Tue, 19 Feb 2002

Railroad to return to normal by Tuesday

The Jakarta Post Jakarta

The state-owned rail company, PT Kereta Api Indonesian (KAI), had completed on Monday more than 60 percent of the repair work on damaged tracks in Batang regency, Central Java, officials said.

The main Jakarta-Semarang-Surabaya railroad along the north coast of Central Java is expected to begin returning to normal by not later than Tuesday evening, they added.

"If there is no more rain tonight (Monday night), the repair work will be completed tomorrow (Tuesday)," Makbul Sujudi, head of KAI operations region IV in Semarang, said at Kuripan railway station in Batang.

However, the newly-appointed KAI president director Omar Berto said that it would take at least three days counting from Monday to repair the tracks seriously damaged by the flash floods which were triggered by torrential rains on Saturday and Sunday.

He said his men had been working hard to build emergency bridges to replace the collapsed ones so that trains would be able to resume serving the north coast line from Surabaya to Jakarta and vice versa.

KAI Head of Human Relations Gatot Wibowo said the damage to the tracks had caused potential losses of Rp 3.5 billion to the company as all traffic on the line had been halted since Sunday night.

With a two-kilometer section of track having been cut, all executive and economy class trains serving the Jakarta-Semarang- Surabaya route, which runs along the north coast, had to be rerouted to the south coast line via Tegal, Prupuk, Purwokerto and Yogyakarta.

Makbul said the flash floods swept away the soil in at least 15 locations in Batang, leaving the 25-meter long track hanging between four and five meters above the ground.

The most serious damage to the tracks was found between two bridges over the Kali Urang and Kali Boyo rivers, where pillars supporting the tracks collapsed after being swept away by the floods, he said.

Meanwhile, the KAI director of operations region III in Cirebon, Bidjak Filasdjati, and the station master of the city's railway station, Suhartono, said all trains that were rerouted to the north coast line arrived in Surabaya or Jakarta around six hours behind schedule.

Bidjak denied that the business class Cirebon Express from Cirebon to Jakarta had been canceled.

He said his office has anticipated possible damage to the railroad in Cirebon caused by the continuing rains and flooding in West Java.

In Surabaya, the Argobromo and Gumarang trains from the nation's second biggest city to Jakarta, which run along the north coast line, were canceled to reduce traffic congestion on the south coast line.

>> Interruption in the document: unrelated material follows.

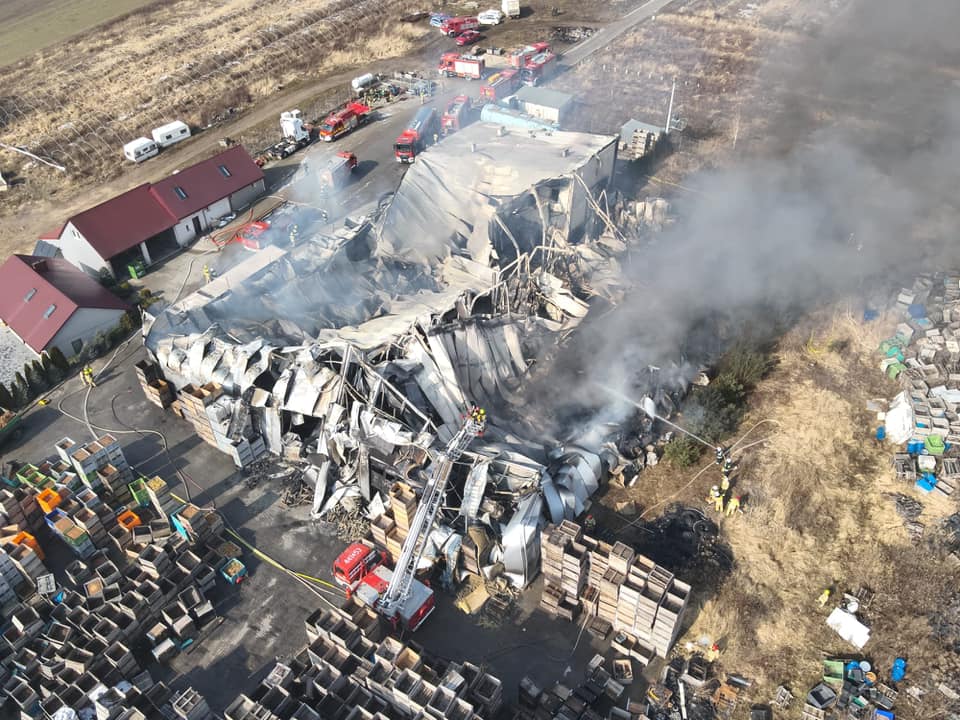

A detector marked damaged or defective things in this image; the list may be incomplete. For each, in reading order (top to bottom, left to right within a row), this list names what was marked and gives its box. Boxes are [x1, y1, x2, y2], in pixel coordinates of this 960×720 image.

burned building debris [141, 126, 684, 600]
burnt rubble pile [142, 128, 692, 592]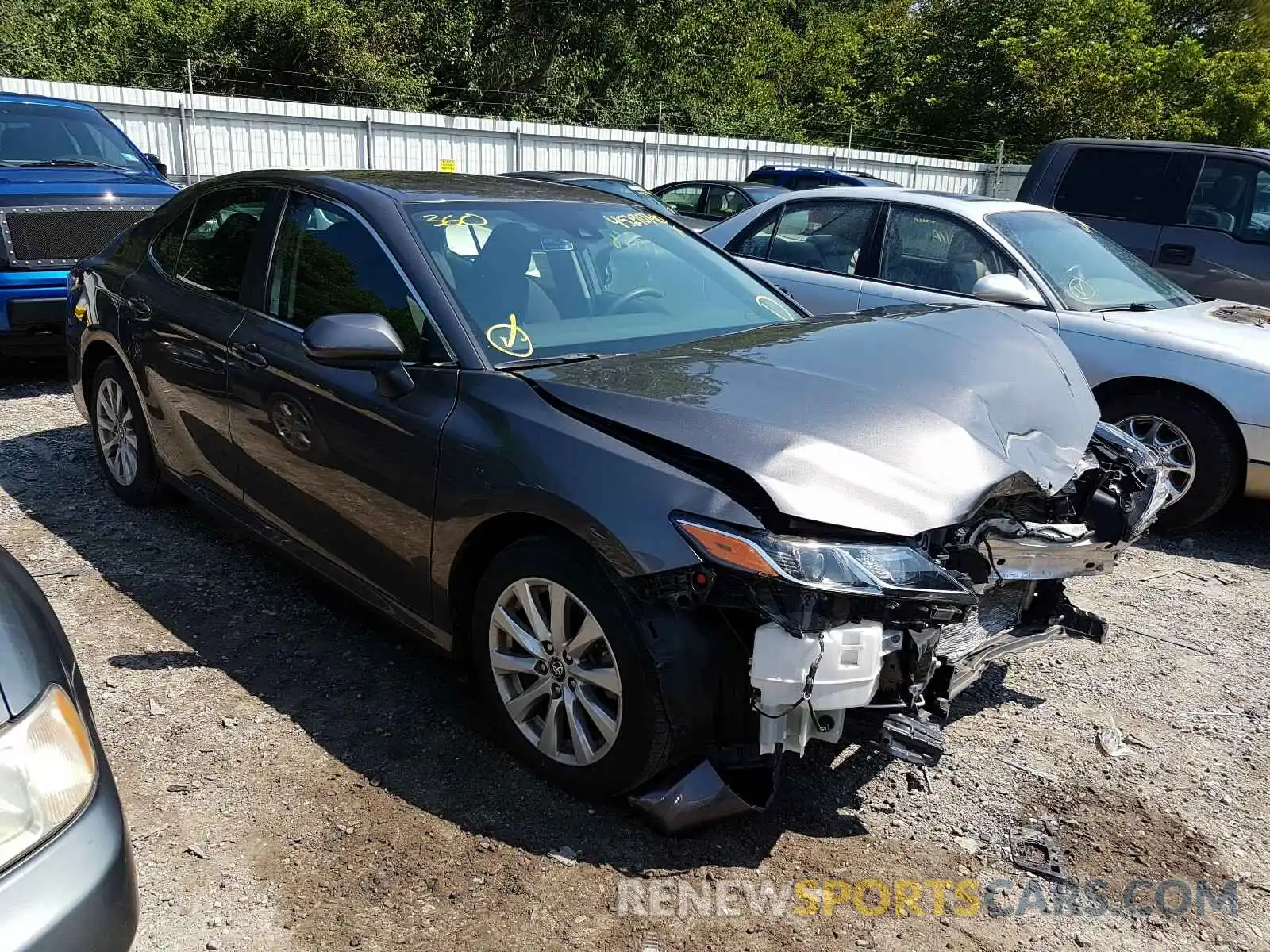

"The north coast line has not been reopened yet. To reduce the congestion on the south coast line, we are reducing the frequency of train departures," the KAI head of operations region VIII in Surabaya, Sudarsono, said.

"We are transferring prospective passengers of the Argobromo to the Argo Angrek to take them to Jakarta, while those from the Gumarang have been transferred to the Sembrani serving the same destination," he said.

With the cancellation of the Argobromo and Gumarang trains, there are only three trains now traveling from Surabaya to Jakarta -- the Kertajaya, Argo Anggrek and Sembrani -- via the south coast line.

Meanwhile, a 65-member joint search and rescue team was combing the flood-hit areas in Batang on Monday to look for three missing victims who were washed away by the floodwaters.

"The joint team is continuing to search for the victims who were swept away by the floods," Batang Police chief Adj. Sr. Comr. Edy Setjo said.

The three victims were residents of Pemalang town in Central Java, and were washed away on Sunday along with their Isuzu Panther van at Adinuso village in Subah. They have been named as Lim Eng Hie, 50, Lin Cou Hua, 53, and Engkong, 80.

The driver of the van survived.

The body of another passenger -- identified as 50-year old Sin Yot -- has been found.